Needless to say, the licenses were not forthcoming and the peak and trough in the telecom stock prices was merely the first in a series of expectation-followed-by-disappointment fluctuations.
And now we discover that China has launched the world’s first 4G standard while its 3G counterpart still sits in the blocks. Apparently, the 4G "FuTURE Project" – which allows data transmission at 100 megabytes per second – will soon start trials running to 2010.
And then what? Will this standard eventually see the light of a commercial day?
By most accounts, 3G has been delayed due to problems with TD-SCDMA, China’s homegrown version of the telecom standard. Apparently the kinks are now ironed out and it is ready for deployment – and it can compete with the established 3G standards WCDMA and CDMA2000.
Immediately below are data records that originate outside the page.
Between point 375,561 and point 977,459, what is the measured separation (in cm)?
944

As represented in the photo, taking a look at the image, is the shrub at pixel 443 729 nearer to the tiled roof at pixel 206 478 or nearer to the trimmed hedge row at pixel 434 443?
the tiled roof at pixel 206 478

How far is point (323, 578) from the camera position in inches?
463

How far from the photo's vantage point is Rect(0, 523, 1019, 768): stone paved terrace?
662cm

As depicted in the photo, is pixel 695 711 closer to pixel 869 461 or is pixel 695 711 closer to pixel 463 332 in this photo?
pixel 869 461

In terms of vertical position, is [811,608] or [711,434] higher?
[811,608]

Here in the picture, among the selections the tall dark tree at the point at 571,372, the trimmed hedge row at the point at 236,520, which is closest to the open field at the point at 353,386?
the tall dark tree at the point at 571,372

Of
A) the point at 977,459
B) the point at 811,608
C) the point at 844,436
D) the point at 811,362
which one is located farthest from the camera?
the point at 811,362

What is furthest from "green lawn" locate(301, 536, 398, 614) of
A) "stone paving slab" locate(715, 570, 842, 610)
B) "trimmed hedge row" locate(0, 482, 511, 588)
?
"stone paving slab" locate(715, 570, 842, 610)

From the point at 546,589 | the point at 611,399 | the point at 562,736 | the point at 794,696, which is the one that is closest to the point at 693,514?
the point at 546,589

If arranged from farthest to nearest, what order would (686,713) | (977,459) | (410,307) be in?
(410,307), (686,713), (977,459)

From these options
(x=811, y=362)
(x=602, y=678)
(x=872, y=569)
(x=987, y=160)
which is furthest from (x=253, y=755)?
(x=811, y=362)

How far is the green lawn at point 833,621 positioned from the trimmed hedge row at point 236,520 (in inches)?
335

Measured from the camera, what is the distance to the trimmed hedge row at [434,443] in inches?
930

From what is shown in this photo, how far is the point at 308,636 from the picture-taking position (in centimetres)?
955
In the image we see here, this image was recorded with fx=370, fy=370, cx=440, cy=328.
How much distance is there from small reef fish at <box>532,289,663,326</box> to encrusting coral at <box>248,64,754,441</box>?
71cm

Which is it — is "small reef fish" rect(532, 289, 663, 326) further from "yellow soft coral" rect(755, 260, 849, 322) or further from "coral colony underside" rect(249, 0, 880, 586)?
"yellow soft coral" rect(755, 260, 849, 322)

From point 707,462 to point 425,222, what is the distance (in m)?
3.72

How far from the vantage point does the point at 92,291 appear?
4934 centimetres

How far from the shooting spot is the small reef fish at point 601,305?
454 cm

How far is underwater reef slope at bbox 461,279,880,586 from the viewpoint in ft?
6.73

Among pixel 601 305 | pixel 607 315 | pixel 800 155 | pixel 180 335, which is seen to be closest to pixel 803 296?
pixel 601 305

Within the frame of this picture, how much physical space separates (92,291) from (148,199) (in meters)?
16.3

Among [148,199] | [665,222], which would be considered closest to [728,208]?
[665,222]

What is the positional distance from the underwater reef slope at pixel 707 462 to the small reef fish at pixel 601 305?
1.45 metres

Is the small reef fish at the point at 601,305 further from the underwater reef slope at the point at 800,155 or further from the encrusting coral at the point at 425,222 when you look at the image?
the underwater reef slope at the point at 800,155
But is this really the point? China cannot allow TD-SCDMA to fail due to the political and financial capital that has been shoved behind it. White elephant or not, someone is going to be landed with the dubious honor of carrying this national technological torch.
It’s quite possible that the continued delays in the issuing of licenses is not so much driven by system hiccups as fierce lobbying by the telecom operators over who doesn’t get TD-SCDMA.
What does this mean for 4G? The risk is it will simply be a repeat performance of 3G – a standard that came to the market hopelessly late because it was developed behind closed doors, away from the commercial forces that should direct its evolution.